--- EXTRACTED TEXT ---
........

The perfect meal at Clark’s Outpost should include as much brisket as possible—cut thicker than usual because it’s so tender—plus some St. Louis-style pork ribs smoked for 8 to 9 hours. Unless you detour for an order of smoked rainbow trout (from Idaho, of all places) or any of the Tex-Mex dishes, simply accompany your meats with potato salad, brown-sugary barbecue beans, jalapeño-kissed black-eyed peas, and one truly bizarre idea: deep-fried corn on the cob.
Country Tavern (Kilgore)
Address: State Highway 31 at FM 2767, Kilgore
Phone: (903) 984-9954
Established: 1939
Owner: Toby Pilgrim
Best Bites: pork ribs, sausage, beef brisket, potato salad, beans, cobbler (pecan, peach or blackberry)
Payment: credit cards
Like so many cooking “secrets,” the secret to Country Tavern’s exquisite ribs is mostly no secret at all. Toby starts with better-quality meat than just about anybody. They’re not spareribs, not the omnipresent St. Louis cut, but something called “pork loin back ribs”—like tender “baby backs” except larger, each rack weighing 21/2 to 3 pounds. These marinate in a dry rub the family makes with upwards of 20 ingredients, many tending toward the sweet. Maxie taught Toby’s dad, and Toby’s dad taught Toby, to re-apply more of the rub once the ribs have been smoking awhile. The seasonings stick better that way, once the sugars on the ribs have begun to caramelize.
If you’ve come to doubt words like “best-ever,” if you’ve come to question every such exuberance, just take a bite of Country Tavern’s ribs.
Bodacious Bar-B-Q (Mount Pleasant)
Address: 100 W. Ferguson Road, Mount Pleasant
Phone: (903) 572-7860
Established: 1973, this location in 1979
Owner: Bob Adams
Best Bites: beef brisket, pork ribs, sausage, broccoli-cauliflower salad, homemade soups, stuffed baked potatoes, cornbread
Payment: credit cards
Before Bodacious had exploded into a chain with something like 25 locations in different parts of Texas, it was just one little joint in Longview. So when a bank that held the note on a struggling barbecue place in Mount Pleasant decided to foreclose, it called in the couple who gave every indication of knowing how to make the thing work.
The couple took over the Mount Pleasant location and worked in it for about a week before selling it to the woman’s brother. And when that brother was ready to sell after five years, he called his brother in Dallas. Bob Adams had spent several years selling fountain drinks to restaurants for Dr. Pepper. He figured that if some of the people he sold to could operate a restaurant, then he could, too. He packed up his family and headed east out of Dallas on Interstate 30.

........

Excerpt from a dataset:
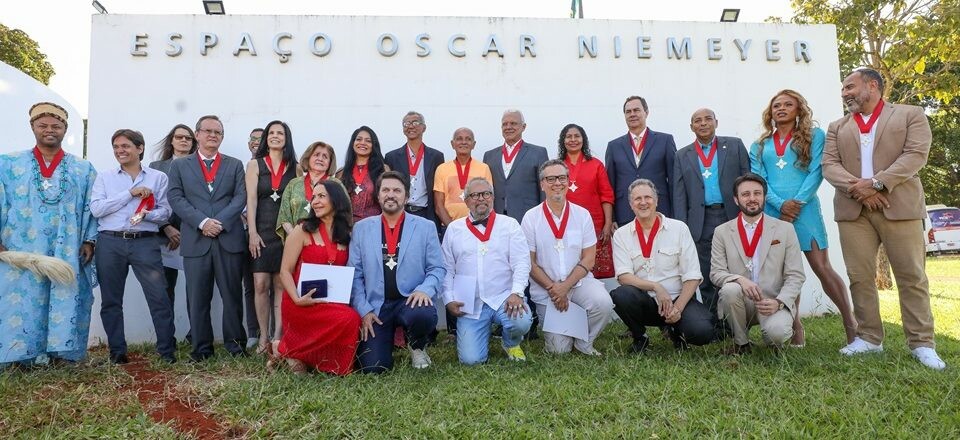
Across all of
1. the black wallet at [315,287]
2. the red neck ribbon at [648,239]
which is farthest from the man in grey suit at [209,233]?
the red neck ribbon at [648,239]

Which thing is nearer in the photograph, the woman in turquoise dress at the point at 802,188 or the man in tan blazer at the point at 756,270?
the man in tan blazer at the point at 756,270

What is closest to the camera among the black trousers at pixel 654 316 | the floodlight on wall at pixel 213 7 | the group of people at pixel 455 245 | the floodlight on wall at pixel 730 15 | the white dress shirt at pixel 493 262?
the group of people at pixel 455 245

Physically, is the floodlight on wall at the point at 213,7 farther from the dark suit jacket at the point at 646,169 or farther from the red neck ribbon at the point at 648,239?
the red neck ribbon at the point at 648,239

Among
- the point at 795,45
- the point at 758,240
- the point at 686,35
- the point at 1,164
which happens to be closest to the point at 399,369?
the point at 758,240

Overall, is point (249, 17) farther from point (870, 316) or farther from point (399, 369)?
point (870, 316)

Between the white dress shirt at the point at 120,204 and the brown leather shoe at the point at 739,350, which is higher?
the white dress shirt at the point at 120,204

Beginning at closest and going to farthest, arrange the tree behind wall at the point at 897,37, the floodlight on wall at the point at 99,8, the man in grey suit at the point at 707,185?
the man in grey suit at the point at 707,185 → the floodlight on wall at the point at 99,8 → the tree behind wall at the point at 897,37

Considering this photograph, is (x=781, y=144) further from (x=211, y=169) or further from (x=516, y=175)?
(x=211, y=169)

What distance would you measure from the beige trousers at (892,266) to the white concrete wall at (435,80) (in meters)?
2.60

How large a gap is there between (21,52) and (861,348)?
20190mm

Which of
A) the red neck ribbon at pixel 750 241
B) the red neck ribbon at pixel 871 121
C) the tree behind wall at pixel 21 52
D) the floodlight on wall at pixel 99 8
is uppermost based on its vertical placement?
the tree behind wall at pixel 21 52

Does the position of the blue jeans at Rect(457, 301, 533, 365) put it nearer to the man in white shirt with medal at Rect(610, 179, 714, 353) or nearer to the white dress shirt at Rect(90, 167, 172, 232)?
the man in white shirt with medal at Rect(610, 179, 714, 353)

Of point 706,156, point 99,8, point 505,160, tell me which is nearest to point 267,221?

........

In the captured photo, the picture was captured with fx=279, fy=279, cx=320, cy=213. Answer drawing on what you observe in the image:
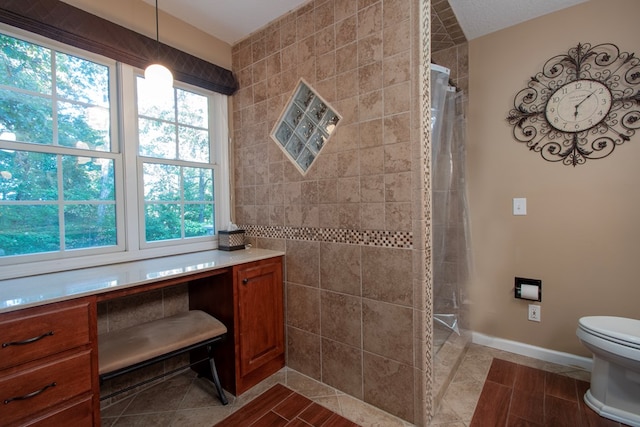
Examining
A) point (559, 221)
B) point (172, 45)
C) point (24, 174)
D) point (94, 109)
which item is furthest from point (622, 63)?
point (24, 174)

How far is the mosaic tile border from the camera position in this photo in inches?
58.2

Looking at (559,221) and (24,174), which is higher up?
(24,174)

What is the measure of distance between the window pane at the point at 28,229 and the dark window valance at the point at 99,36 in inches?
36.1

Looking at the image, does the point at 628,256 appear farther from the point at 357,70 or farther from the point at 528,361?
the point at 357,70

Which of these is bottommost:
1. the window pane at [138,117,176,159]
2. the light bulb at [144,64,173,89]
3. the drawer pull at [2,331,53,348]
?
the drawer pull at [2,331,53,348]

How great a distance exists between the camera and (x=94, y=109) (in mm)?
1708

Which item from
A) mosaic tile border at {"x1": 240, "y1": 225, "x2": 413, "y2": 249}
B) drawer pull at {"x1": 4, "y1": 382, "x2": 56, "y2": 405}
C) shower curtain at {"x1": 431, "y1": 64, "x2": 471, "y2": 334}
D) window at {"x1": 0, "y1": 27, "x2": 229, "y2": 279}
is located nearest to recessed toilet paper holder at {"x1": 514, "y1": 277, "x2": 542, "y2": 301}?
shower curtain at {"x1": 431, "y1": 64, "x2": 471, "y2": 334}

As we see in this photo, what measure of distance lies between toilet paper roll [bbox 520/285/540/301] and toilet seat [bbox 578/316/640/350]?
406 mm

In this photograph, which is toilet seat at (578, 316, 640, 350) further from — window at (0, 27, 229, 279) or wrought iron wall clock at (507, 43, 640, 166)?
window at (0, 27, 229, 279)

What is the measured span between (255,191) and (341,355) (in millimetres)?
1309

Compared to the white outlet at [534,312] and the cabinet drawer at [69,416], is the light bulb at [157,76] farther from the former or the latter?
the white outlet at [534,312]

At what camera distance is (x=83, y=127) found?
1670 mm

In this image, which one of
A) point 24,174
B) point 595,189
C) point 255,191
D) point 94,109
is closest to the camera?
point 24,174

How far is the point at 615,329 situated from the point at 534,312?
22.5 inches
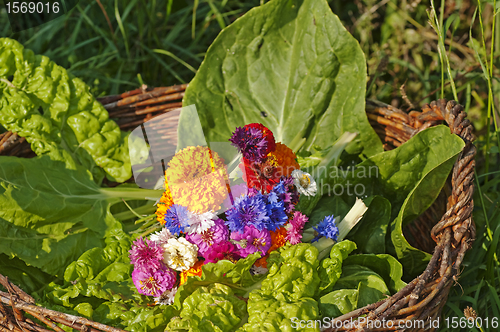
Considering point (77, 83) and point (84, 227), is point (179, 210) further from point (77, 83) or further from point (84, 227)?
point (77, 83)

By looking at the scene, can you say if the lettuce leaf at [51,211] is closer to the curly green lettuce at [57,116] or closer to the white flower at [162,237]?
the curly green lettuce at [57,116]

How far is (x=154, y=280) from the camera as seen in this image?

........

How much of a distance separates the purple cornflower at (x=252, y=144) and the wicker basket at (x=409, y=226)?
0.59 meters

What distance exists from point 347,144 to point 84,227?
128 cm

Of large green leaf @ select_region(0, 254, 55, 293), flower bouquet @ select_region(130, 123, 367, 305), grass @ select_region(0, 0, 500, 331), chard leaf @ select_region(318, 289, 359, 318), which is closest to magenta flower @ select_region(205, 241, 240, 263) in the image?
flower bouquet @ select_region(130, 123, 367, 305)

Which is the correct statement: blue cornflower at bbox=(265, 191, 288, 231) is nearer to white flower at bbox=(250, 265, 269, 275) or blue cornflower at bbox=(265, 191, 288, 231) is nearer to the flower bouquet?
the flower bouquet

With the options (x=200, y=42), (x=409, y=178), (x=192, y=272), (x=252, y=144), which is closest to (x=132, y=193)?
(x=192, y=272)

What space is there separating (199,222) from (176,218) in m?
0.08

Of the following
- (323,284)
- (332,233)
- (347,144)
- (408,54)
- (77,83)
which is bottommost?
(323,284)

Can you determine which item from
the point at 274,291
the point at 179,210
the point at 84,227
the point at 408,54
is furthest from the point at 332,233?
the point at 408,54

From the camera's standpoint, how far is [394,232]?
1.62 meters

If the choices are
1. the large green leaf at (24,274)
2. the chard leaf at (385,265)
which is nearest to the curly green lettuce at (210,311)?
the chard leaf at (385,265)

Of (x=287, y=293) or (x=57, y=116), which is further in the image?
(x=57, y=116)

........

--- YOUR TASKS ---
a) Copy everything in the records from the line containing "Considering point (77, 83)" down to the line containing "How far is (x=154, y=280)", both of those lines included.
b) Pick up the Texas barbecue restaurant guide after its final sentence and continue it.

--- RESPONSE LIST ---
a)
Considering point (77, 83) and point (84, 227), is point (179, 210) further from point (77, 83) or further from point (84, 227)?
point (77, 83)

By looking at the scene, can you say if the lettuce leaf at [51,211] is closer to the curly green lettuce at [57,116] or closer to the white flower at [162,237]?
the curly green lettuce at [57,116]

How far is (x=154, y=280) from the camera as seen in this image?

b)
“That was November of 1979,” says Bob. “I still buy my meat from the same guy, and I still get my wood from the same guy, who has a bunch of land with trees all over it. These days, that’s mighty unusual. Most places shop around. But I don’t.”
Considering the familiarity of the Bodacious Bar-B-Q brand, it’s fascinating how little Bob’s place looks, feels, acts or smells like a chain restaurant. It all goes back to the beginning, of course. When Bob bought in, there was no chain. It was his responsibility to figure things out, either from what his brother told him or simply using his head. To this day, while he uses barbecue sauce and seasonings made at the Bodacious plant in White Oak, he puts on his menu whatever he wants—and cooks it by whatever recipe he wants. For Bob Adams, there are no Bodacious Police.
“I’m not really a part of all that,” he says. “I don’t go to their meetings or go by their handbook. I’m sure they got rules, but I don’t know anything about that.”
What Bob does know about is making barbecue, and making a pretty good living doing it. For his meats, he goes exclusively with oak wood, dividing it between a rotisserie smoker that cooks nothing but 30 briskets at a time and an old-fashioned flat smoker with racks for pork ribs, sausage, turkey and chicken. Bob smokes his briskets 13 to 17 hours, with the outside temperature having a lot to say about how long, and his ribs about 6 hours. The briskets are plain—not so much as salt and pepper, and definitely no sauce. The ribs get a dusting of that official Bodacious seasoning before they go into the smoker.
For being in Texas, Bob does a brisker-than-usual business in pulled pork. At some point, the Pilgrim’s Pride company moved lots of employees from elsewhere to Mount Pleasant—elsewhere in this case meaning places where pork barbecue was popular. Bob got a little tired of these Texas immigrants asking why he had no pork, so he watched a show on the Food Network about cooking the stuff and added it to the menu. As for the Memphis tradition of dressing a pulled pork sandwich with coleslaw, however, Bob figures it’s important to draw that line in the sand somewhere. “This is Texas,” he says, shaking his head. “That’s not the Texas deal.”
As the menu at Bob’s Bodacious makes clear, a lot of his customers like vegetables. Beyond the standard-issue potato salad, pinto beans and coleslaw (which people from Memphis can use any way they see fit), there are green beans and whole-kernel corn and black-eyed peas, the latter exceptional with the homemade cornbread that seldom lasts beyond lunchtime. Perhaps the most popular vegetable strays a bit from the “healthy” concept, though: chopped broccoli and cauliflower studded with cubes of cheddar cheese and drenched in ranch dressing. It’s vegetables for people who really hate vegetables.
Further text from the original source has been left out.